WORK TO BE COMPLETED:
Pictures are not part of the copy; repeat everything else in the records exactly.
# START OF RECORD EXTRACTS
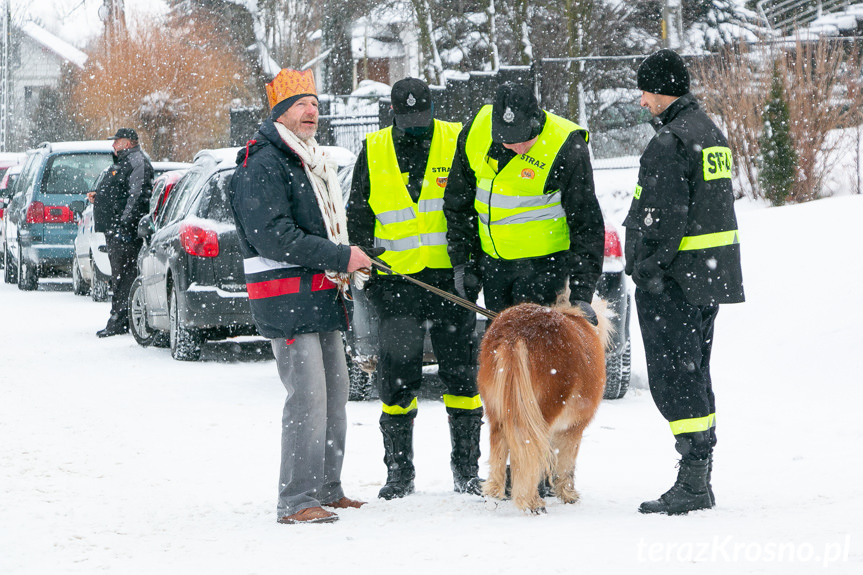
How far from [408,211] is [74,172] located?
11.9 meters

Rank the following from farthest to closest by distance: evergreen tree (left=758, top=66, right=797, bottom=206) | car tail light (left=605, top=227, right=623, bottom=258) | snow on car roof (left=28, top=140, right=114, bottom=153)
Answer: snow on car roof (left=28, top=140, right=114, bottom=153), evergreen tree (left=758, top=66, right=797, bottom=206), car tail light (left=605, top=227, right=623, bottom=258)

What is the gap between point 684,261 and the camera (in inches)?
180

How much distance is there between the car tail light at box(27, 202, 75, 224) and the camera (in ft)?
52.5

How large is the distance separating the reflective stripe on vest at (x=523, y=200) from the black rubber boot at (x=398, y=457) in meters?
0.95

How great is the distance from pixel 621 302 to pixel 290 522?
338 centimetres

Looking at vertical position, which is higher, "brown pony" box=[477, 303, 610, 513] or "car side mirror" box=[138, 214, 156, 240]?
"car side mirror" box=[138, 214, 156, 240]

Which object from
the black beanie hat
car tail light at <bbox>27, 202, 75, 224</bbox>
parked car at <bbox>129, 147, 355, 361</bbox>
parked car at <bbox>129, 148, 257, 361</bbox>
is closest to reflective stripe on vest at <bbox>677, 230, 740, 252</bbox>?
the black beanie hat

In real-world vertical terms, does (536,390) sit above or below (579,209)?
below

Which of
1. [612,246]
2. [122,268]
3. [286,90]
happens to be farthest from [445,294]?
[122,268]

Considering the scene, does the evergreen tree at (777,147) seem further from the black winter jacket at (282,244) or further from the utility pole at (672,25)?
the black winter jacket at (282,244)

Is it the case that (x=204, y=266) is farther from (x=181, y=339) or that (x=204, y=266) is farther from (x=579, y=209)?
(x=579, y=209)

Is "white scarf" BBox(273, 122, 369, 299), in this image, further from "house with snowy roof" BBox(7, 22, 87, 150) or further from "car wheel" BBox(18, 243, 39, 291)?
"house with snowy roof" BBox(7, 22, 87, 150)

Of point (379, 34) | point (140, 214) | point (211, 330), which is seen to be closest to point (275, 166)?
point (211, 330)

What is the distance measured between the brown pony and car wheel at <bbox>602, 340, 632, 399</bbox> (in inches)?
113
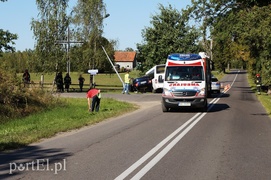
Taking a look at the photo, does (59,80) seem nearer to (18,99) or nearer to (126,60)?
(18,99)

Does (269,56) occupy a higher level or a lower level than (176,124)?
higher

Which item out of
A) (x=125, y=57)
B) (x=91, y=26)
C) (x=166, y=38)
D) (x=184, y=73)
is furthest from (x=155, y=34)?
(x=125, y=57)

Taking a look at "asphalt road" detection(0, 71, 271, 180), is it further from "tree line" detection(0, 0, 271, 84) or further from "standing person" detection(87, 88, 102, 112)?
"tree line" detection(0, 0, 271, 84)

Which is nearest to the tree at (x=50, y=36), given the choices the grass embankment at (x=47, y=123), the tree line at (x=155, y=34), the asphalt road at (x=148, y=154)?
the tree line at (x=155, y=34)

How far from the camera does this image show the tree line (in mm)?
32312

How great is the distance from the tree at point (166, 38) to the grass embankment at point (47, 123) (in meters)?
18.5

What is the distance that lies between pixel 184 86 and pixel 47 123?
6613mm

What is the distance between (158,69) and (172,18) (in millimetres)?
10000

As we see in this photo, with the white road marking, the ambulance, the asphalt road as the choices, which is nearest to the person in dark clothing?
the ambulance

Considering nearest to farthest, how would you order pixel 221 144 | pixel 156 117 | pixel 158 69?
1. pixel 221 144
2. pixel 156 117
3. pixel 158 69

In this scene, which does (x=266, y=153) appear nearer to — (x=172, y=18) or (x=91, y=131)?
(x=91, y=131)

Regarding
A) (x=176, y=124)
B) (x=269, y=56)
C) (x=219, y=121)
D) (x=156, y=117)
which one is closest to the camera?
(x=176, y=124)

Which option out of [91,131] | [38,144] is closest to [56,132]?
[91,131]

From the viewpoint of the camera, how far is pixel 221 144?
# END OF RECORD EXTRACTS
OUTPUT FOR THIS TASK:
How far from [408,211] is [74,172] located?
11.9 meters

Rank the following from farthest to closest by distance: evergreen tree (left=758, top=66, right=797, bottom=206) | car tail light (left=605, top=227, right=623, bottom=258) | snow on car roof (left=28, top=140, right=114, bottom=153)
Answer: snow on car roof (left=28, top=140, right=114, bottom=153), evergreen tree (left=758, top=66, right=797, bottom=206), car tail light (left=605, top=227, right=623, bottom=258)

What is the gap between point 684,261 and the camera (in inches)?
180

How much distance is there between the car tail light at box(27, 202, 75, 224) and the camera (in ft)?
52.5

How large is the distance separating the reflective stripe on vest at (x=523, y=200) from the black rubber boot at (x=398, y=457) in meters?
0.95

How great is the distance from pixel 621 302 to pixel 290 522?
338 centimetres

Looking at vertical position, which is higher, "brown pony" box=[477, 303, 610, 513] or "car side mirror" box=[138, 214, 156, 240]?
"car side mirror" box=[138, 214, 156, 240]

Which object from
the black beanie hat
car tail light at <bbox>27, 202, 75, 224</bbox>
parked car at <bbox>129, 147, 355, 361</bbox>
parked car at <bbox>129, 148, 257, 361</bbox>
is closest to reflective stripe on vest at <bbox>677, 230, 740, 252</bbox>?
the black beanie hat

In real-world vertical terms, does (536,390) sit above or below (579,209)?
below

Which of
1. [612,246]
2. [122,268]
3. [286,90]
happens to be farthest from [445,294]?
[122,268]

Considering the scene, does the evergreen tree at (777,147) seem further from the black winter jacket at (282,244) or further from the utility pole at (672,25)?
the black winter jacket at (282,244)

Is it the case that (x=204, y=266) is farther from (x=181, y=339) or that (x=204, y=266) is farther from (x=579, y=209)?
(x=579, y=209)

Is "white scarf" BBox(273, 122, 369, 299), in this image, further from "house with snowy roof" BBox(7, 22, 87, 150) or further from "car wheel" BBox(18, 243, 39, 291)?
"house with snowy roof" BBox(7, 22, 87, 150)

Of point (379, 34) | point (140, 214) | point (211, 330), which is seen to be closest to point (275, 166)?
point (211, 330)

What is the distance measured between the brown pony and car wheel at <bbox>602, 340, 632, 399</bbox> (in inches)?
113
Taking a look at the photo, does (59,80) seem nearer to (18,99) or nearer to (126,60)?
(18,99)

Does (269,56) occupy a higher level or a lower level than (176,124)?
higher

Which item out of
A) (x=125, y=57)
B) (x=91, y=26)
C) (x=166, y=38)
D) (x=184, y=73)
is furthest from (x=155, y=34)?
(x=125, y=57)

Taking a look at "asphalt road" detection(0, 71, 271, 180), is it further from "tree line" detection(0, 0, 271, 84) or further from "standing person" detection(87, 88, 102, 112)?
"tree line" detection(0, 0, 271, 84)

Which is nearest to the tree at (x=50, y=36), given the choices the grass embankment at (x=47, y=123), the tree line at (x=155, y=34), the asphalt road at (x=148, y=154)?
the tree line at (x=155, y=34)

How far from the camera does this image show the tree line (in mm)?
32312

How great is the distance from the tree at point (166, 38) to the grass embankment at point (47, 123) (in meters)?
18.5

What is the distance that lies between pixel 184 86 and pixel 47 123?
6613mm

What is the distance between (158,69) and (172,18) (in millimetres)?
10000

As we see in this photo, with the white road marking, the ambulance, the asphalt road as the choices, which is nearest to the person in dark clothing?
the ambulance

Considering nearest to farthest, how would you order pixel 221 144 | pixel 156 117 | pixel 158 69?
1. pixel 221 144
2. pixel 156 117
3. pixel 158 69

In this scene, which does (x=266, y=153) appear nearer to — (x=172, y=18) or (x=91, y=131)?
(x=91, y=131)

Regarding
A) (x=176, y=124)
B) (x=269, y=56)
C) (x=219, y=121)
D) (x=156, y=117)
which one is closest to the camera?
(x=176, y=124)

Which option out of [91,131] | [38,144] is closest to [56,132]?
[91,131]

From the viewpoint of the camera, how far is pixel 221 144?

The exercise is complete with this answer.